Should Robert Cameron Houston, Murderer of Raechaele Elton, Ever Walk Free Again? I Don’t Think So
By Ken K. Gourdin
Robert Cameron Houston, as a juvenile, was sentenced to life in prison without the possibility of parole after he raped and heinously murdered Raechele Elton, a staff member at the facility where he was receiving treatment when she agreed, against her employer’s policy, to give him a ride from that facility to the secure facility where he then was confined. Nor is that the extent of his criminal record, which also includes sexual assualts or attempted sexual assaults on two relatives.
The United States Supreme Court previously barred imposition of the death penalty against juveniles in Roper v. Simmons, 543 U.S. 551 (2005), available at the following address, last accessed January 31, 2015: https://www.law.cornell.edu/supct/html/03-633.ZS.html. Mr. Houston appealed his sentence to the Utah Supreme Court, which upheld it. See State v. Houston, 2015 UT 36, available on line at the following address, last accessed January 31, 2016: http://cases.justia.com/utah/supreme-court/2015-20120683.pdf?ts=1423498586. Mr. Houston has appealed his sentence to the U.S. Supreme Court, which has agreed to hear the case.
Mr. Houston had a brutal, horrific childhood. He was born with a slightly deformed ear and without full hearing, which made it difficult for him to learn to talk. At school, he was ridiculed and bullied by his classmates for these differences. He was abused by his father, and he was raped repeatedly over a period of months by a friend of his brother.
I would never deign to compare Mr. Houston’s experiences to my own: clearly, they are very different, and I had many advantages growing up that he did not. However, we do have certain things in common. He was different from his classmates; so was I. because of those differences, many of his classmates taunted and bullied him; so did many of mine.
Notwithstanding the fact that I have Cerebral Palsy and I have walked with some sort of ambulatory device or devices for most of my life (or with a severe limp without them), I was mainstreamed in school from day one. It proved to be a blessing in the long run because it forced me to engage the world on its terms rather than demanding or expecting that the world engage me on my terms. But it did cost me, both in the short run and in the long run. Just as Mr. Houston was, I was different. Just as Mr. Houston was, I was also taunted and bullied by some of my classmates because of those differences. Just as I suspect is the case with Mr. Houston, I did not emerge unscathed from those experiences.
No one should have to go through what Mr. Houston went through as a child and as a youth. There’s no way I could possibly understand or relate to what he went through. But at some point, we all have to decide whether we’re going to allow the awful things that happen to us to become justifications for victimizing others, or whether we’re going to do the best we can to rise above them. Mr. Houston chose the former course.
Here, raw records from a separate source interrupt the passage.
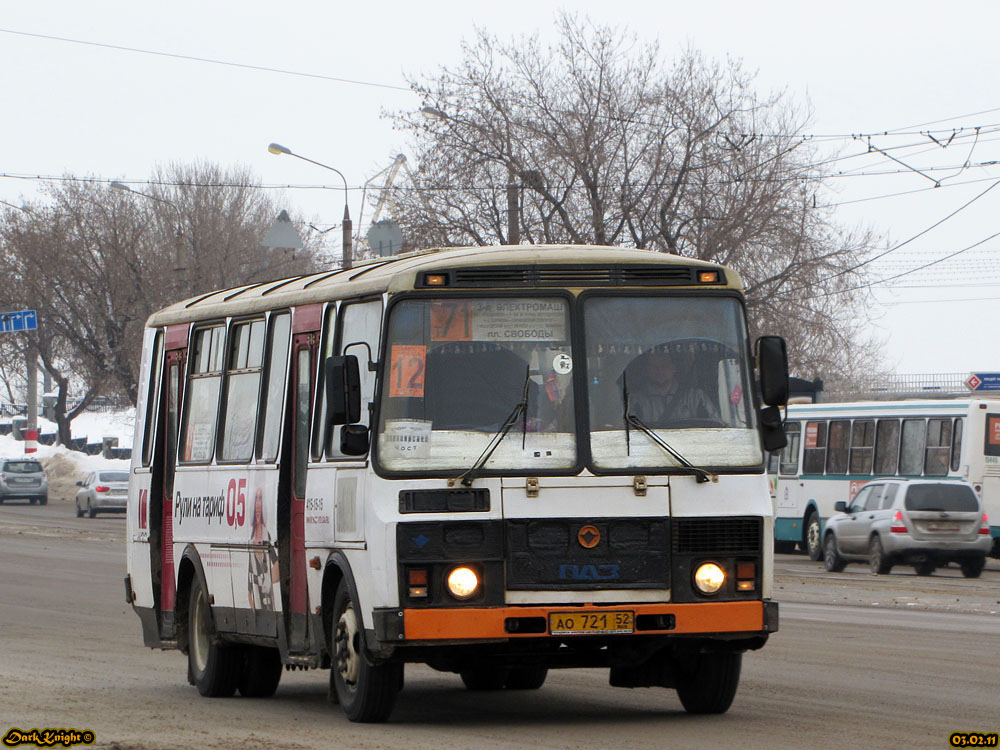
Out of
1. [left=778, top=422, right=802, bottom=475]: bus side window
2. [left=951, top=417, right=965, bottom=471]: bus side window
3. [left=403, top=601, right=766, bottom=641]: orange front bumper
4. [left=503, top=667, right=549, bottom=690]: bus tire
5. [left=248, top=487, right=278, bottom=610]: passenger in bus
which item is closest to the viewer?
[left=403, top=601, right=766, bottom=641]: orange front bumper

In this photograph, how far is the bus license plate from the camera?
33.2 feet

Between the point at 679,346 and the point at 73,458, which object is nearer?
the point at 679,346

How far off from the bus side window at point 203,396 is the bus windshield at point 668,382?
3794mm

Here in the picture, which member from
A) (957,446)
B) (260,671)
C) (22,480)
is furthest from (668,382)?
(22,480)

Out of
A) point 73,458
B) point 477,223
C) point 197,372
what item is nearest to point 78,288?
point 73,458

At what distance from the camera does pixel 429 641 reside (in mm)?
9992

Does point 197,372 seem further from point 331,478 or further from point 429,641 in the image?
point 429,641

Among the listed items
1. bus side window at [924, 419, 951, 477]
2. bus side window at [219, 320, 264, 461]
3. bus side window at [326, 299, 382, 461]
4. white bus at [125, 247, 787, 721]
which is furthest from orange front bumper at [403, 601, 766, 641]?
bus side window at [924, 419, 951, 477]

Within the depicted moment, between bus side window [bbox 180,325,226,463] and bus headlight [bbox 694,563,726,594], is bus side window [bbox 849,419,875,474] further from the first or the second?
bus headlight [bbox 694,563,726,594]

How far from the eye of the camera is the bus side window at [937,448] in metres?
34.1

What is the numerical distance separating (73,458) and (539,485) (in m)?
70.3

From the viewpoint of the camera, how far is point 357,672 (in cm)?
1064

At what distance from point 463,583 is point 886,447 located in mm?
26516

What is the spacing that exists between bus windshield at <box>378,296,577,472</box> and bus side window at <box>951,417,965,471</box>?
24.4 meters
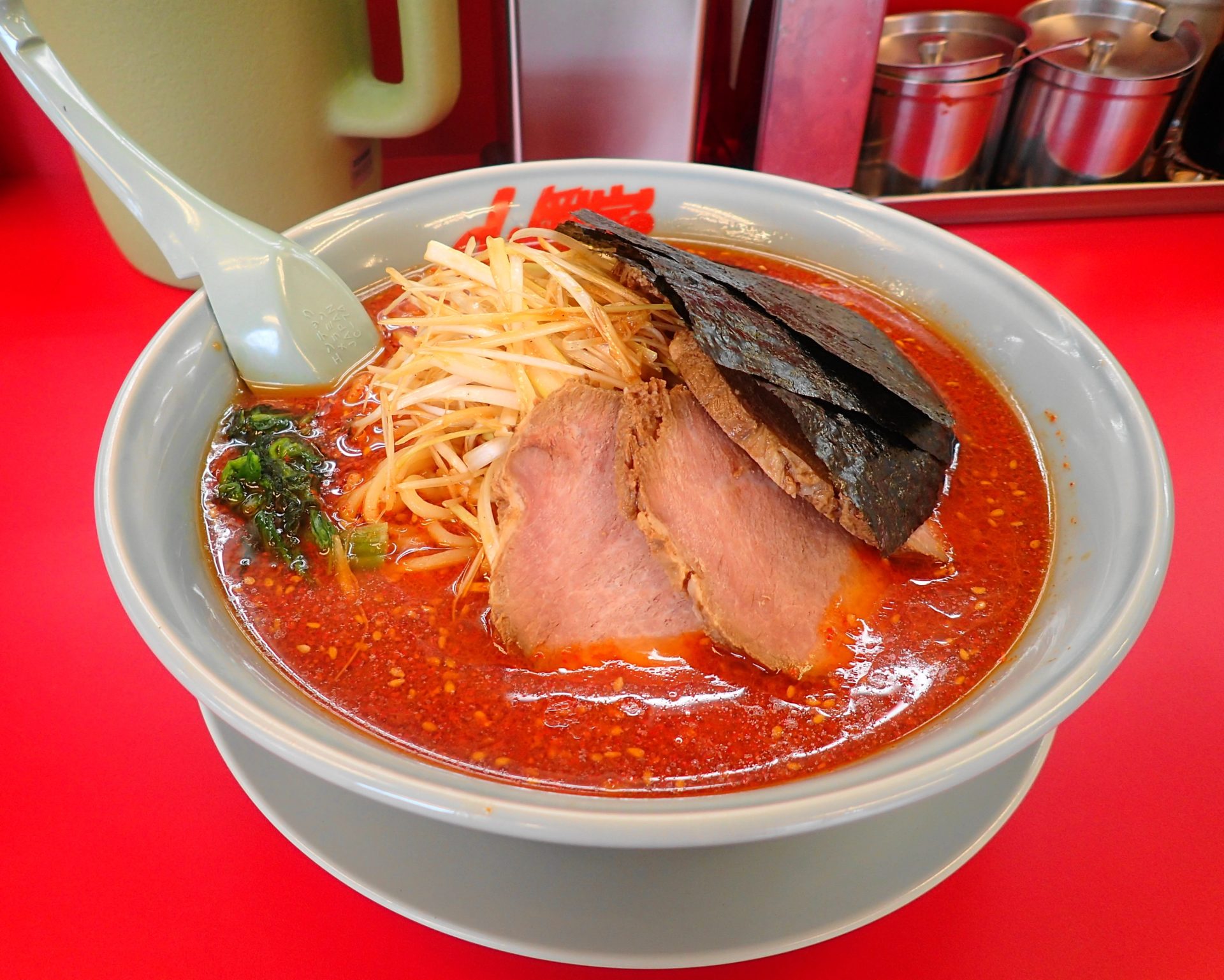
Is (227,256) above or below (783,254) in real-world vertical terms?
above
As unfair as it might be for society to force him to pay for that choice by spending the rest of his life in confinement, it would be even more unfair to his past victims (not to mention his potential future victims) if he ever were to walk free again.
In response to Deseret News coverage of the case, I wrote:
The brief of counsel for petitioner seems to imply that it is, I gather, “cruel and unusual” to hold Mr. Houston accountable for “a decision he made” as a juvenile by imprisoning him for life without parole. Granted, I’d like to read the brief because that particular passage cries out for context, but, “a decision he made”? Have cereal for breakfast that day, wear jeans and a t-shirt, get a tattoo . . . rape and heinously murder Raechale Elton? “A decision he made”? The usual mitigating factors likely to be found in offenses involving young offenders seem conspicuously absent in this case. Mr. Houston’s crimes aren’t simply the youthful indiscretions of someone who is young and stupid. They aren’t even the crimes of someone who is young and hot-headed. Mr. Houston is fortunate to still be alive. Had he been just a couple years older, we wouldn’t be having this conversation. I don’t care how old he was at the time he committed his crimes: society needs and deserves to be protected from him permanently.